Glass and electronic component manufacturer Corning (NYSE:GLW) missed Wall Street’s revenue expectations in Q4 CY2024, but sales rose 7% year on year to $3.50 billion. On the other hand, next quarter’s outlook exceeded expectations with revenue guided to $3.6 billion at the midpoint, or 2.1% above analysts’ estimates. Its non-GAAP profit of $0.57 per share was 2.2% above analysts’ consensus estimates.

Is now the time to buy Corning?
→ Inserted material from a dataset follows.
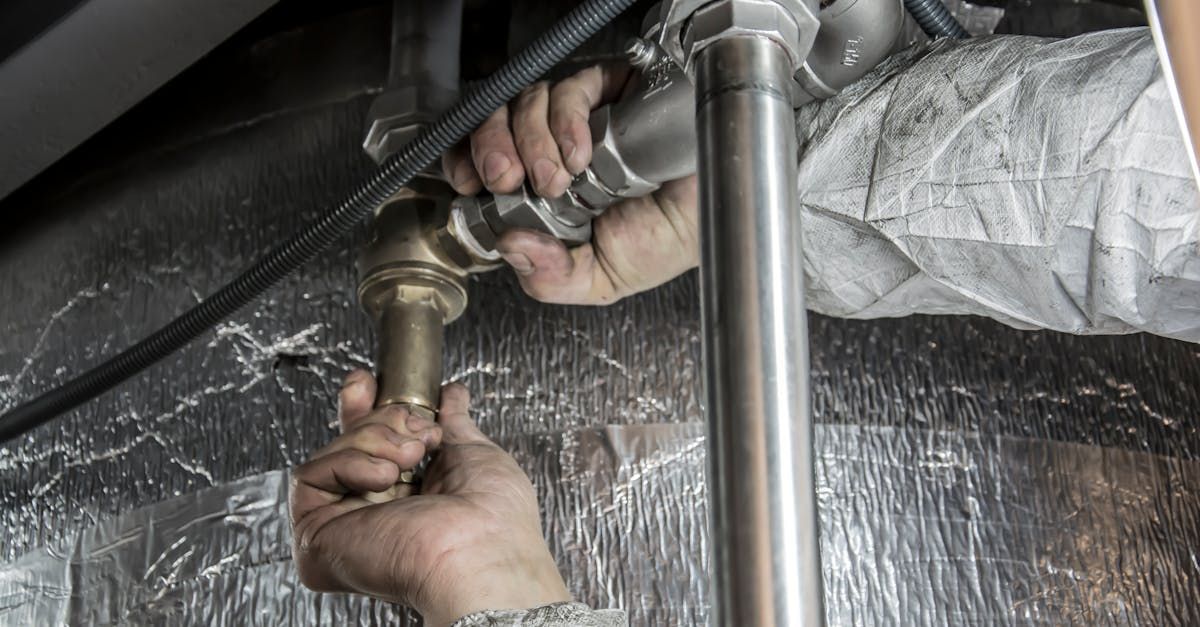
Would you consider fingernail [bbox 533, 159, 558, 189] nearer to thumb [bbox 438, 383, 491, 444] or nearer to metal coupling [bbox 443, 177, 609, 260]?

Find out by accessing our full research report, it’s free.

Corning (GLW) Q4 CY2024 Highlights:

  • Revenue: $3.50 billion vs analyst estimates of $3.76 billion (7% year-on-year growth, 6.9% miss)
  • Adjusted EPS: $0.57 vs analyst estimates of $0.56 (2.2% beat)
  • Revenue Guidance for Q1 CY2025 is $3.6 billion at the midpoint, above analyst estimates of $3.52 billion
  • Adjusted EPS guidance for Q1 CY2025 is $0.50 at the midpoint, above analyst estimates of $0.48
  • Operating Margin: 11.2%, up from 2.4% in the same quarter last year
  • Free Cash Flow Margin: 10.5%, down from 14.9% in the same quarter last year
  • Market Capitalization: $43.86 billion

Company Overview

Supplying windows for some of the United States’s earliest spacecraft, Corning (NYSE:GLW) provides glass and other electronic components for the consumer electronics, telecommunications, automotive, and healthcare industries.

Electronic Components

Like many equipment and component manufacturers, electronic components companies are buoyed by secular trends such as connectivity and industrial automation. More specific pockets of strong demand include data centers and telecommunications, which can benefit companies whose optical and transceiver offerings fit those markets. But like the broader industrials sector, these companies are also at the whim of economic cycles. Consumer spending, for example, can greatly impact these companies’ volumes.

Sales Growth

A company’s long-term performance is an indicator of its overall quality. While any business can experience short-term success, top-performing ones enjoy sustained growth for years. Over the last five years, Corning grew its sales at a sluggish 3.9% compounded annual growth rate. This fell short of our benchmark for the industrials sector and is a rough starting point for our analysis.

Corning Quarterly Revenue

Long-term growth is the most important, but within industrials, a half-decade historical view may miss new industry trends or demand cycles. Corning’s history shows it grew in the past but relinquished its gains over the last two years, as its revenue fell by 2.4% annually. Corning isn’t alone in its struggles as the Electronic Components industry experienced a cyclical downturn, with many similar businesses observing lower sales at this time. Corning Year-On-Year Revenue Growth

Corning also breaks out the revenue for its most important segments, Optical Communications and Display Technologies, which are 39.1% and 27.7% of revenue. Over the last two years, Corning’s Optical Communications revenue (optical fiber & cables) was flat while its Display Technologies revenue (glass for flat panel displays) averaged 9.7% year-on-year growth.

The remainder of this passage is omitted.